DATASET ENTRIES below:
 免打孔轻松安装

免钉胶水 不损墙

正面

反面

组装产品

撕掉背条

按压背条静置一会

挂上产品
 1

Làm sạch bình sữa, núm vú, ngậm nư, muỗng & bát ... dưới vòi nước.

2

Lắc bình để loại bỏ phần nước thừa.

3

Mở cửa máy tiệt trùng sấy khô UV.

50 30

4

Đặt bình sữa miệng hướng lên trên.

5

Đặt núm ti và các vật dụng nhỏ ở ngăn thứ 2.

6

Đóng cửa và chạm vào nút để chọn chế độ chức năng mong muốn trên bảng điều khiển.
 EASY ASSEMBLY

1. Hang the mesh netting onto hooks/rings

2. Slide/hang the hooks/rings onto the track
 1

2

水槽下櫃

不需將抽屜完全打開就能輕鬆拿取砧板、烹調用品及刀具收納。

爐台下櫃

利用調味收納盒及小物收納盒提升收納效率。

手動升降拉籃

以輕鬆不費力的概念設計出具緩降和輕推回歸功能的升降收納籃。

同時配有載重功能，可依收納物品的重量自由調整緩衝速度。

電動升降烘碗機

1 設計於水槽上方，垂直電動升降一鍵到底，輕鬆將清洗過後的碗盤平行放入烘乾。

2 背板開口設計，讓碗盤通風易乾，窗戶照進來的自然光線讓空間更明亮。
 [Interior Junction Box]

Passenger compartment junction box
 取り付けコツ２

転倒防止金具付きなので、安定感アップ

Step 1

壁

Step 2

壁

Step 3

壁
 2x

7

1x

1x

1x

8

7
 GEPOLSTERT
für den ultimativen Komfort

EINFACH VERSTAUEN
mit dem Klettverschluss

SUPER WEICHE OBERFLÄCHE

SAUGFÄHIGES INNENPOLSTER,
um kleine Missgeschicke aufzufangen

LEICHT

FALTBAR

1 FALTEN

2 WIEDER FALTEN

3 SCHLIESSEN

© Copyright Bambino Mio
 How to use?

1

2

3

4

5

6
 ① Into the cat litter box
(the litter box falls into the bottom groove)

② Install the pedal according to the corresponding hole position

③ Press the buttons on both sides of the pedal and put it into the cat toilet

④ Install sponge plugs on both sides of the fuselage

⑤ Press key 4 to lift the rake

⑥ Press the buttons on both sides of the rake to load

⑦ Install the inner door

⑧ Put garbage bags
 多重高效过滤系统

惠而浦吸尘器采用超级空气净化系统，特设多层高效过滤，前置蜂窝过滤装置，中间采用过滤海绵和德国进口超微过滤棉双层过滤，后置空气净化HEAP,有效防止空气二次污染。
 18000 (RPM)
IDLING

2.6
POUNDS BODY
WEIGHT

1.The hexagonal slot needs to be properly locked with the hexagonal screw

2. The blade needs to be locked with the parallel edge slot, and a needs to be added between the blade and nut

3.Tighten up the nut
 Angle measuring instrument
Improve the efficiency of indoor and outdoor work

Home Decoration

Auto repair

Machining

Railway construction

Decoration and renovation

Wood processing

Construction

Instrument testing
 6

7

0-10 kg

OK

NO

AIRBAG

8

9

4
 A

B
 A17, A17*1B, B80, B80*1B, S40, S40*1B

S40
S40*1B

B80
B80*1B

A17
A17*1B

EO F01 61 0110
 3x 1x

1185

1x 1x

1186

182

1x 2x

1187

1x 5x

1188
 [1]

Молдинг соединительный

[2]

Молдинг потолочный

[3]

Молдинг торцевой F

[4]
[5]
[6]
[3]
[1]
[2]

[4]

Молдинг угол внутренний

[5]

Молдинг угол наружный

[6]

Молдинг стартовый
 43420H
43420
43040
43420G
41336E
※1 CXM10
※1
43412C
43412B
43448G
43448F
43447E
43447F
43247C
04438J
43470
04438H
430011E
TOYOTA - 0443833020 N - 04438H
End of DATASET ENTRIES.
Everything above from the line containing "1 設計於水槽上方，垂直電動升降一鍵到底，輕鬆將清洗過後的碗盤平行放入烘乾。" down to the line containing "1.The hexagonal slot" is to be transcribed exactly, with both of those lines included and nothing else added.

1 設計於水槽上方，垂直電動升降一鍵到底，輕鬆將清洗過後的碗盤平行放入烘乾。

2 背板開口設計，讓碗盤通風易乾，窗戶照進來的自然光線讓空間更明亮。
 [Interior Junction Box]

Passenger compartment junction box
 取り付けコツ２

転倒防止金具付きなので、安定感アップ

Step 1

壁

Step 2

壁

Step 3

壁
 2x

7

1x

1x

1x

8

7
 GEPOLSTERT
für den ultimativen Komfort

EINFACH VERSTAUEN
mit dem Klettverschluss

SUPER WEICHE OBERFLÄCHE

SAUGFÄHIGES INNENPOLSTER,
um kleine Missgeschicke aufzufangen

LEICHT

FALTBAR

1 FALTEN

2 WIEDER FALTEN

3 SCHLIESSEN

© Copyright Bambino Mio
 How to use?

1

2

3

4

5

6
 ① Into the cat litter box
(the litter box falls into the bottom groove)

② Install the pedal according to the corresponding hole position

③ Press the buttons on both sides of the pedal and put it into the cat toilet

④ Install sponge plugs on both sides of the fuselage

⑤ Press key 4 to lift the rake

⑥ Press the buttons on both sides of the rake to load

⑦ Install the inner door

⑧ Put garbage bags
 多重高效过滤系统

惠而浦吸尘器采用超级空气净化系统，特设多层高效过滤，前置蜂窝过滤装置，中间采用过滤海绵和德国进口超微过滤棉双层过滤，后置空气净化HEAP,有效防止空气二次污染。
 18000 (RPM)
IDLING

2.6
POUNDS BODY
WEIGHT

1.The hexagonal slot needs to be properly locked with the hexagonal screw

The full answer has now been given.